GIVEN REQUEST 1: In the article on polaritons, what kind of optimization model did the researchers use in place of a mountainous terrain?

QUOTED TEXT:
————————
As powerful as modern-day supercomputers are, they struggle with certain subtypes of problem, and that includes particular cases where they need to find the simplest possible route towards an answer.
The researchers compare these types of thorny problems to trying to find the lowest point in a mountainous terrain filled with valleys and trenches – how do you work out where the lowest point is without walking up and down hills for days on end?
Whereas super-fast computers can certainly do all that walking faster than ever before, polaritons offer a new approach: they effectively act as hotspots to guide our hypothetical hiker towards the lowest point much quicker, saving a lot of shoe leather.
It's a bit like sprinkling magic dust on the mountain landscape, the researchers say, but it's taken them several years to get from their first hypothesis to a demonstration of the technique using experimental data.
Polaritons were created by shining a laser at stacked layers of atoms including gallium, arsenic, indium, and aluminium, causing the electrons to absorb and emit light of a specific colour, and producing polaritons – where these electrons and their light waves co-exist in a new type of quasiparticle.
As polaritons are 10,000 times lighter than electrons, they can be packed very close together (entering a strange state known as a Bose-Einstein condensate), pooling and lighting up in a way that can be measured.
In place of a mountainous terrain, the researchers set their polaritons on a classic optimisation model known as an XY model – one that's simple enough to be of use but also versatile enough to apply to a lot of different supercomputing problems.
The researchers were able to demonstrate polaritons grouping together at a point showing the route to the quickest solution for the problem presented.
This is a brand new approach to supercomputing, and so we're a long way from seeing it actually applied in a working machine, but the team says there's enough promise in the approach to make it worthy of further investigation.
"A few years ago our purely theoretical proposal on how to do this was rejected by three scientific journals," says one of the researchers, Natalia Berloff from the University of Cambridge in the UK.
"One referee said, 'Who would be crazy enough to try to implement this?!' So we had to do it ourselves, and now we've proved our proposal with experimental data."
The research has been published in Nature Materials.
————————
GIVEN REQUEST 2: Rewrite the records from the line containing "Noting what is" through the end of the records, replacing "camera" with "lens" and leaving everything else unchanged.

Questions about pictured scenes:
————————
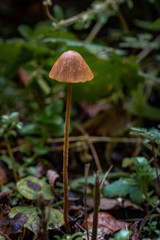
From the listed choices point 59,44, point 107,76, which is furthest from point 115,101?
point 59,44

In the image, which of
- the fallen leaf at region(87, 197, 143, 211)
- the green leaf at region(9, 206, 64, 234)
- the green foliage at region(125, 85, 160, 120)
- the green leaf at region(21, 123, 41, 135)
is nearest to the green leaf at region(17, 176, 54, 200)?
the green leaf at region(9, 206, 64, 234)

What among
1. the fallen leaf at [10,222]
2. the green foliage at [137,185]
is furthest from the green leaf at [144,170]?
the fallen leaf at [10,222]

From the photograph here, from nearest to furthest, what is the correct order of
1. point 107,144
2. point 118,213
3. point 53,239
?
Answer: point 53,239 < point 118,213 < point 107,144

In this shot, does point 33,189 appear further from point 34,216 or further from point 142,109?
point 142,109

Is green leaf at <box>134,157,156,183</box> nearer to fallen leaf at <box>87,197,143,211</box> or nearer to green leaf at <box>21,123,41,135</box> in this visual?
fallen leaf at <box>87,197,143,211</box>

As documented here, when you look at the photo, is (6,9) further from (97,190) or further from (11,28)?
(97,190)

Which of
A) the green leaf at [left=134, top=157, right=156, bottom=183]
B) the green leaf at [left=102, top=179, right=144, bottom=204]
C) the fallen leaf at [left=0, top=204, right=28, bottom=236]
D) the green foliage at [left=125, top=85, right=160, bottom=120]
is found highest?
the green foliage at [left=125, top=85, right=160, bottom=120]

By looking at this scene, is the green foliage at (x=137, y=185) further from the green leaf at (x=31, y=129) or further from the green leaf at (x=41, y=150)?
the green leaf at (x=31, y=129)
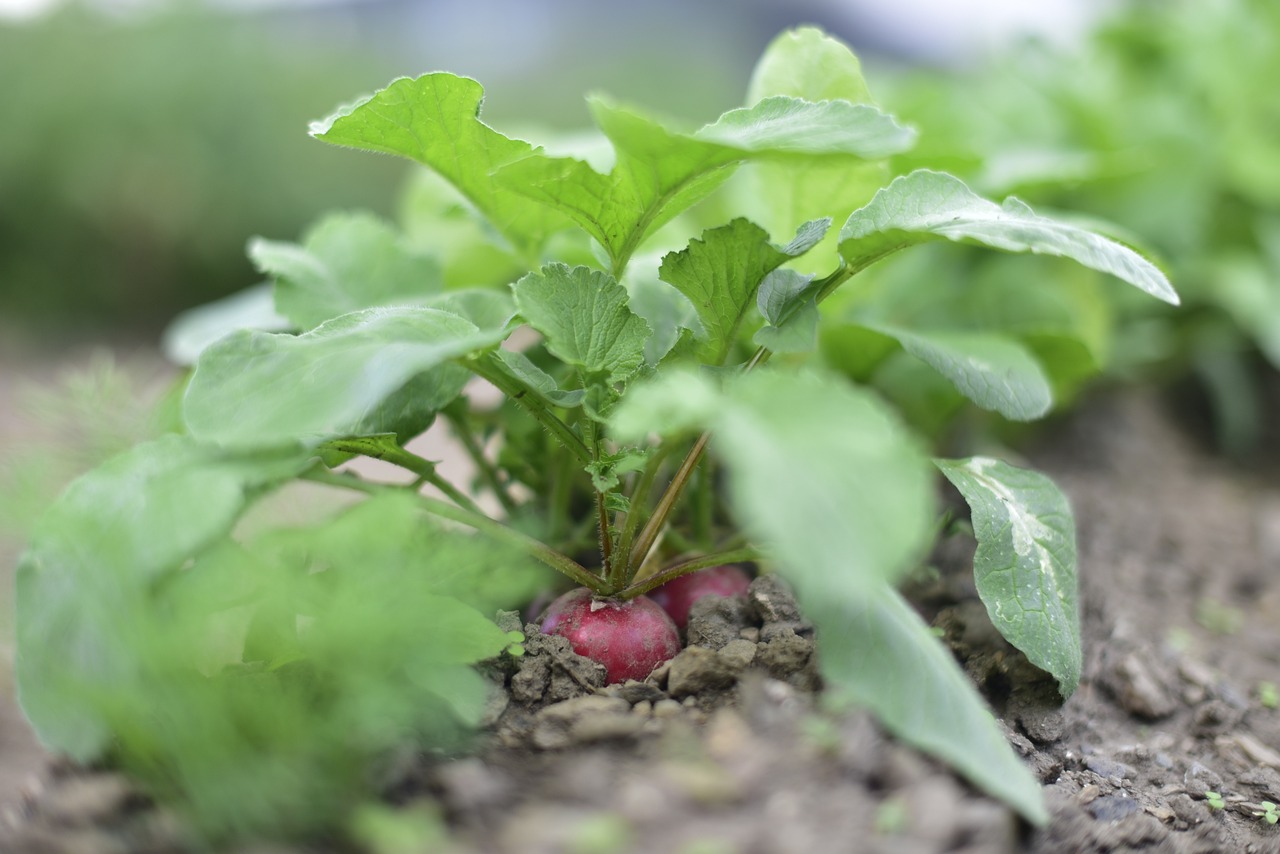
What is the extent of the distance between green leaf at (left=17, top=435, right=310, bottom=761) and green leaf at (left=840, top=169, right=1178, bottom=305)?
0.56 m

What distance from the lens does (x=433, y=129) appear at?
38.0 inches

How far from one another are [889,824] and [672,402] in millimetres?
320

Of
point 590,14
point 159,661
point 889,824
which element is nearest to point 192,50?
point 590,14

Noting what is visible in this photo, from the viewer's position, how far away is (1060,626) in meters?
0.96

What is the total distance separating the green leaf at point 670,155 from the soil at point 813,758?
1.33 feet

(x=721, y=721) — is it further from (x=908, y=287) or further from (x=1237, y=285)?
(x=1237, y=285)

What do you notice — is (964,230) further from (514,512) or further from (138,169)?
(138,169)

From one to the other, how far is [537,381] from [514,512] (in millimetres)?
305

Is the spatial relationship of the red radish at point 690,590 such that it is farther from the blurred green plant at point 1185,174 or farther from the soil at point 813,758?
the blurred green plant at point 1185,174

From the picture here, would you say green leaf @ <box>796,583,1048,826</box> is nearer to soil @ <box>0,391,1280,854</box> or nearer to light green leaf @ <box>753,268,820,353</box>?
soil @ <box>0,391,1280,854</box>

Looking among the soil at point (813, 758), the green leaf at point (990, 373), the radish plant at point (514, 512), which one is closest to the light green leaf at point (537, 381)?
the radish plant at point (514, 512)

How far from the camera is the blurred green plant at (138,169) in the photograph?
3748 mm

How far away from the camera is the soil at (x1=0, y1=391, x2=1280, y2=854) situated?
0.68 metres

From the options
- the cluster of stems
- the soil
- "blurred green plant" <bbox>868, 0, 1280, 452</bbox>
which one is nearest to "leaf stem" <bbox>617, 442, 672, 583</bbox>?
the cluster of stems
————————
OUTPUT 1: An XY model.

OUTPUT 2:
Noting what is visible in this photo, from the viewer's position, how far away is (1060,626) in meters?
0.96

What is the total distance separating the green leaf at point 670,155 from the soil at point 813,758?
1.33 feet

(x=721, y=721) — is it further from (x=908, y=287) or further from (x=1237, y=285)?
(x=1237, y=285)

What do you notice — is (964,230) further from (514,512) or further from (138,169)?
(138,169)

From one to the other, how far is [537,381] from [514,512] (in millimetres)?
305

Is the spatial relationship of the red radish at point 690,590 such that it is farther from the blurred green plant at point 1185,174 or farther from the soil at point 813,758?
the blurred green plant at point 1185,174

From the picture here, would you say green leaf @ <box>796,583,1048,826</box> is nearer to soil @ <box>0,391,1280,854</box> or nearer to light green leaf @ <box>753,268,820,353</box>?
soil @ <box>0,391,1280,854</box>

Looking among the soil at point (813, 758), the green leaf at point (990, 373), the radish plant at point (514, 512), which one is closest to the light green leaf at point (537, 381)?
the radish plant at point (514, 512)

How far from the lens is the blurred green plant at (138,169) in the photograph?
3748 mm

How far away from the lens is the soil at (x1=0, y1=391, x2=1280, y2=854) situated?
0.68 metres

From the options
- the cluster of stems
- the soil
- "blurred green plant" <bbox>868, 0, 1280, 452</bbox>
which one is nearest to "leaf stem" <bbox>617, 442, 672, 583</bbox>?
the cluster of stems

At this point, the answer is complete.